19      Toutefois, la Cour a rappelé que tout acte de l’Union doit être interprété en conformité avec l’ensemble du droit primaire, y compris en accord avec le principe d’égalité de traitement qui exige que des situations comparables ne soient pas traitées de manière différente et que des situations différentes ne soient pas traitées de manière égale, à moins qu’un tel traitement ne soit objectivement justifié (voir, en ce sens, arrêt du 23 octobre 2012, Nelson e.a., C‑581/10 et C‑629/10, EU:C:2012:657, point 33).

20      Or, la Cour a constaté que les passagers des vols retardés de trois heures ou plus et les passagers de vols annulés et réacheminés dans des conditions qui ne respectent pas les limites prévues à l’article 5, paragraphe 1, sous c), iii), du règlement n° 261/2004 doivent être considérés comme étant dans des situations comparables, dans la mesure où ils subissent tous un désagrément similaire, lequel est à la base de leur indemnisation (voir, en ce sens, arrêt du 23 octobre 2012, Nelson e.a., C‑581/10 et C‑629/10, EU:C:2012:657, point 34).

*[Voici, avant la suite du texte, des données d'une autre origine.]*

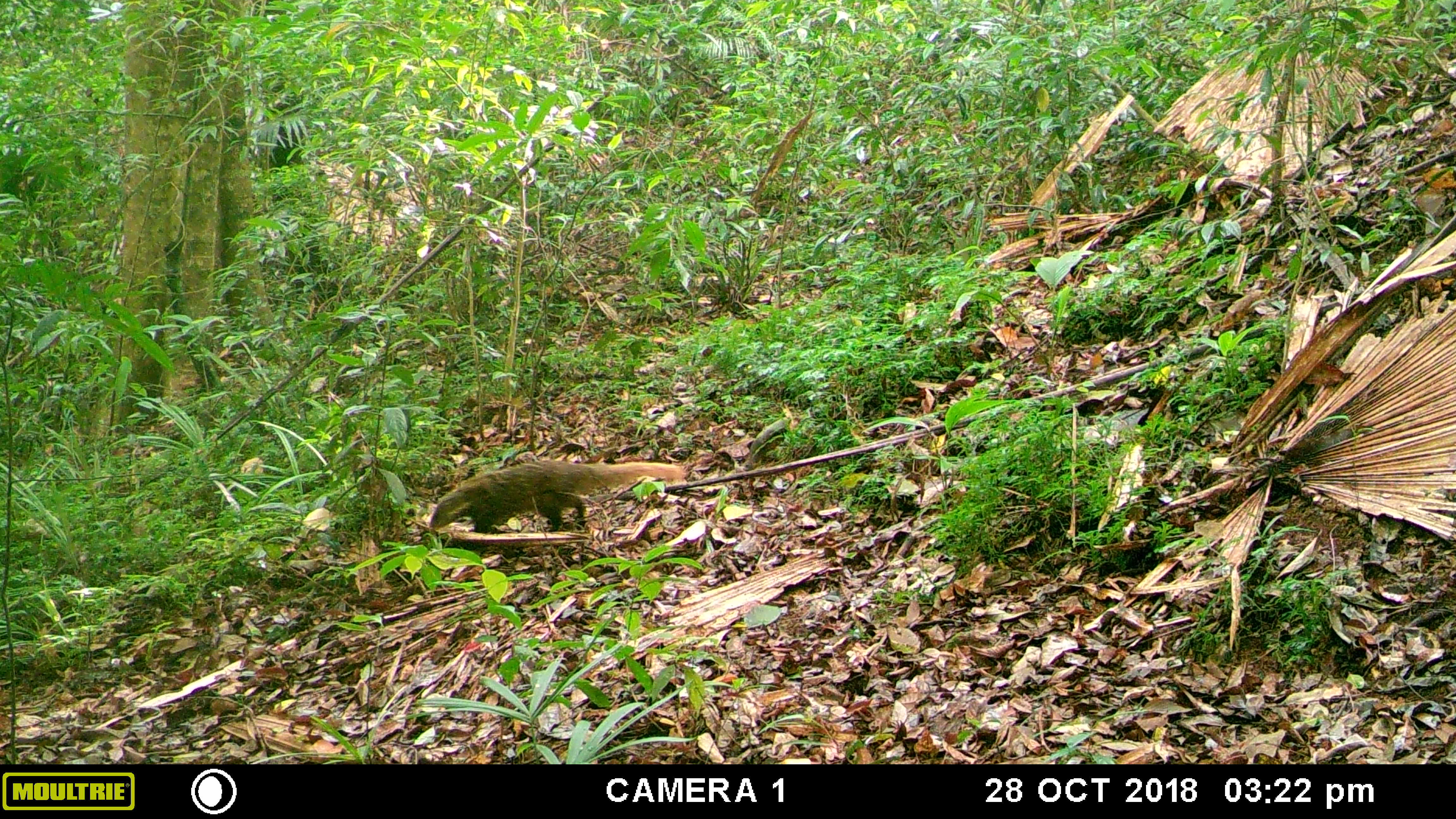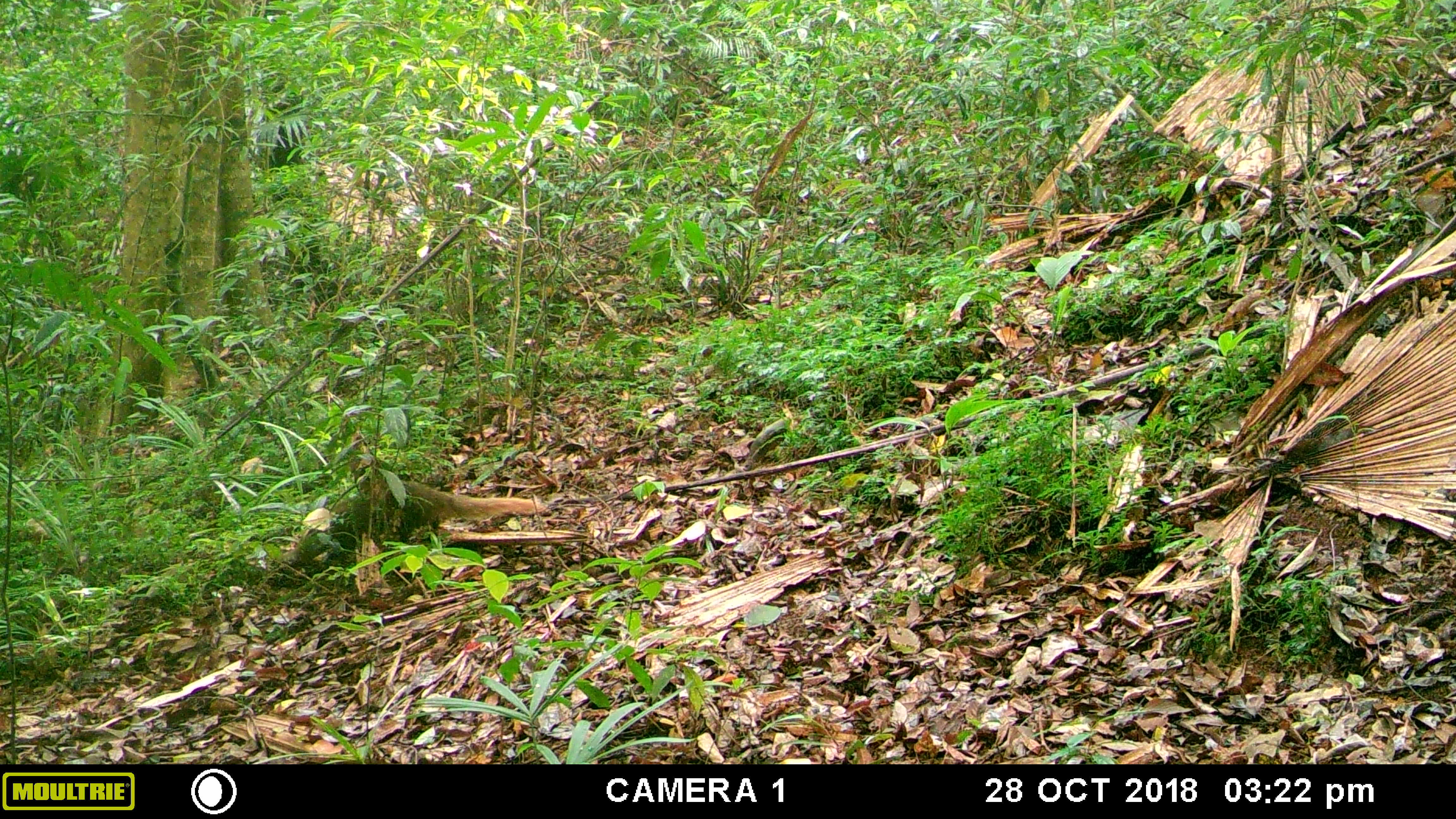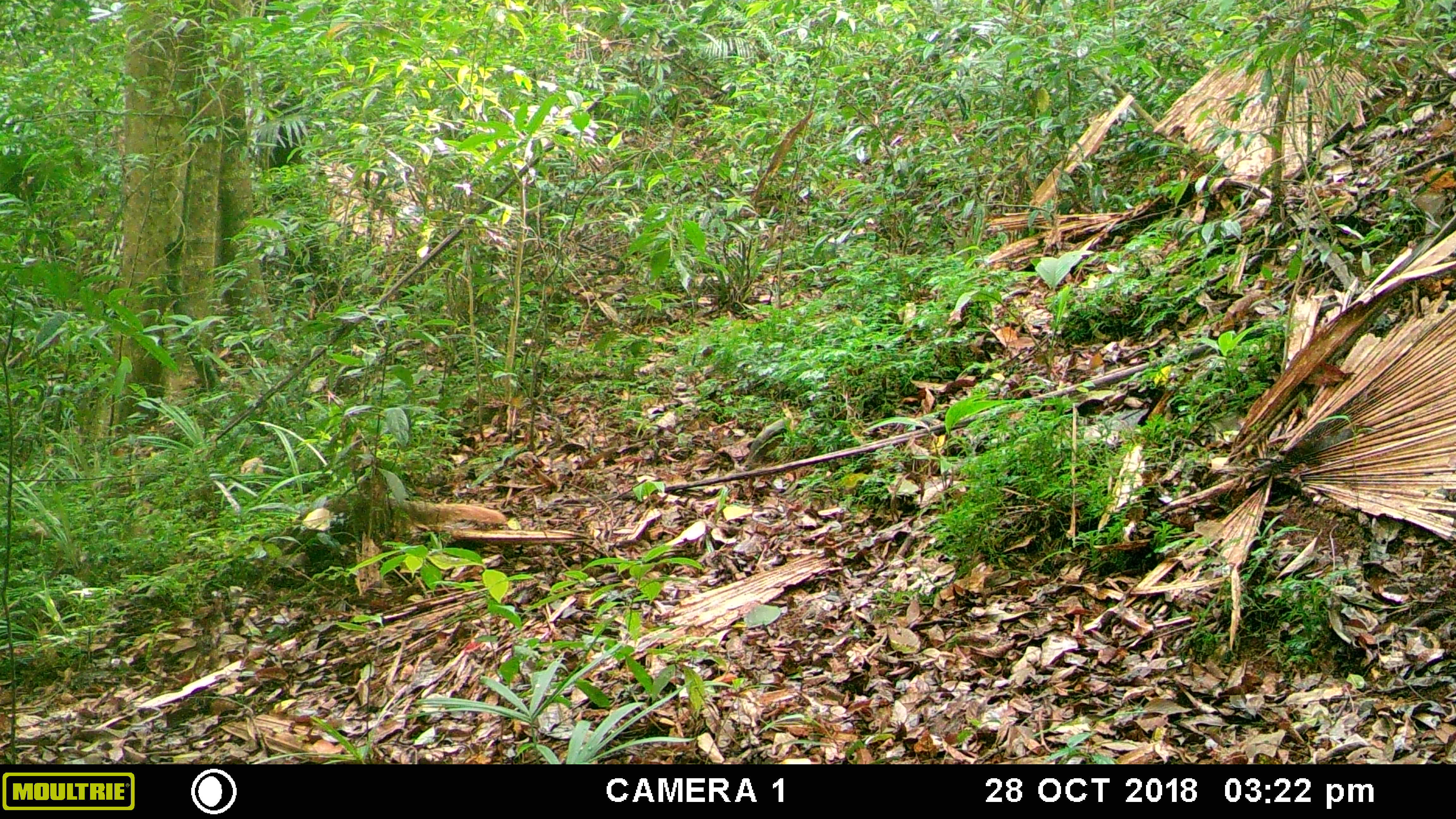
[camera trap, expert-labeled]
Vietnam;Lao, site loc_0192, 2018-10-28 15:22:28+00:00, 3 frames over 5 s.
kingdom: Animalia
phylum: Chordata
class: Mammalia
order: Carnivora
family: Herpestidae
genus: Urva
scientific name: Urva urva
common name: crab-eating mongoose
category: crab eating mongoose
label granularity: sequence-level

21      Il s’ensuit qu’il y a lieu d’interpréter le règlement n° 261/2004 en ce sens que les passagers des vols retardés de trois heures et plus doivent bénéficier de la même indemnisation que les passagers de vols annulés, qui sont réacheminés dans des conditions qui ne respectent pas les limites prévues à l’article 5, paragraphe 1, sous c), iii), du règlement n° 261/2004 (arrêt du 23 octobre 2012, Nelson e.a., C‑581/10 et C‑629/10, EU:C:2012:657, point 38).

22      Il convient de comprendre cette jurisprudence comme exigeant que les deux catégories de passagers mentionnées au point précédent soient traitées de manière égale non seulement s’agissant de la naissance même du droit à indemnisation, mais également en ce qui concerne le montant d’une telle indemnisation.

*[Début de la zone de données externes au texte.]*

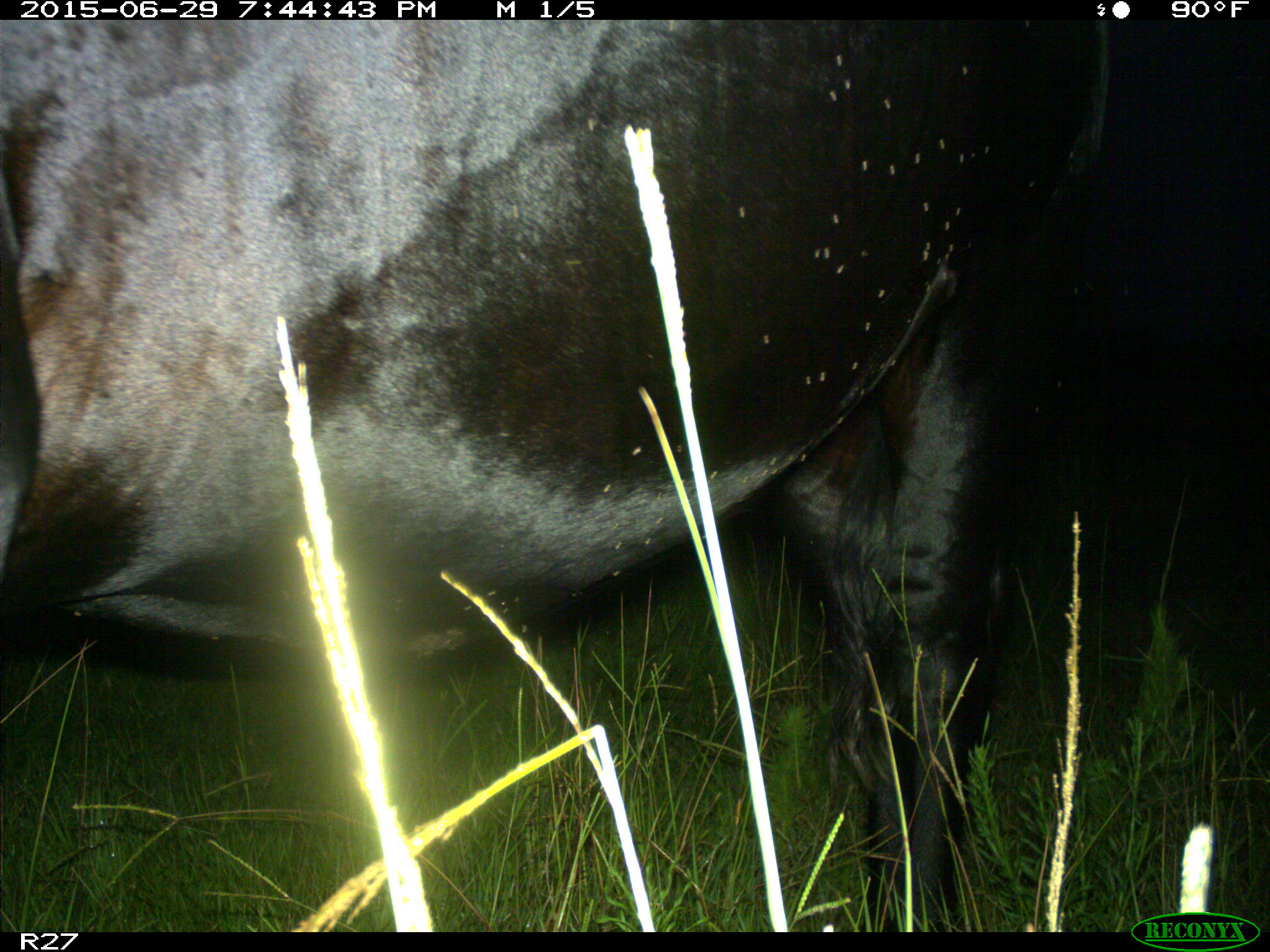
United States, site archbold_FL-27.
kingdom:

23      C’est, dès lors, à la lumière de cette exigence qu’il y a lieu d’interpréter l’article 7, paragraphe 1, du règlement n° 261/2004 ainsi que l’article 5, paragraphe 1, sous c), iii), de ce règlement.

24      Or, ainsi qu’il découle de leur libellé, ces dispositions prévoient un droit à indemnisation des passagers sans distinguer selon qu’ils atteignent leur destination finale au moyen d’un vol direct ou d’un vol avec correspondances.

25      Il doit en être de même s’agissant du calcul du montant d’une telle indemnisation.

26      En effet, le choix et l’étendue des différentes mesures retenues au sein du règlement n° 261/2004 par le législateur de l’Union varient en fonction de l’importance des préjudices subis par les passagers (voir, en ce sens, arrêt du 10 janvier 2006, IATA et ELFAA, C‑344/04, EU:C:2006:10, point 85). Les différentes échelles du montant de l’indemnisation due aux passagers doivent, en conséquence, être considérées comme traduisant les différences dans l’ampleur du désagrément que les passagers concernés subissent dans les hypothèses prévues à l’article 7, paragraphe 1, sous a) à c), du règlement n° 261/2004.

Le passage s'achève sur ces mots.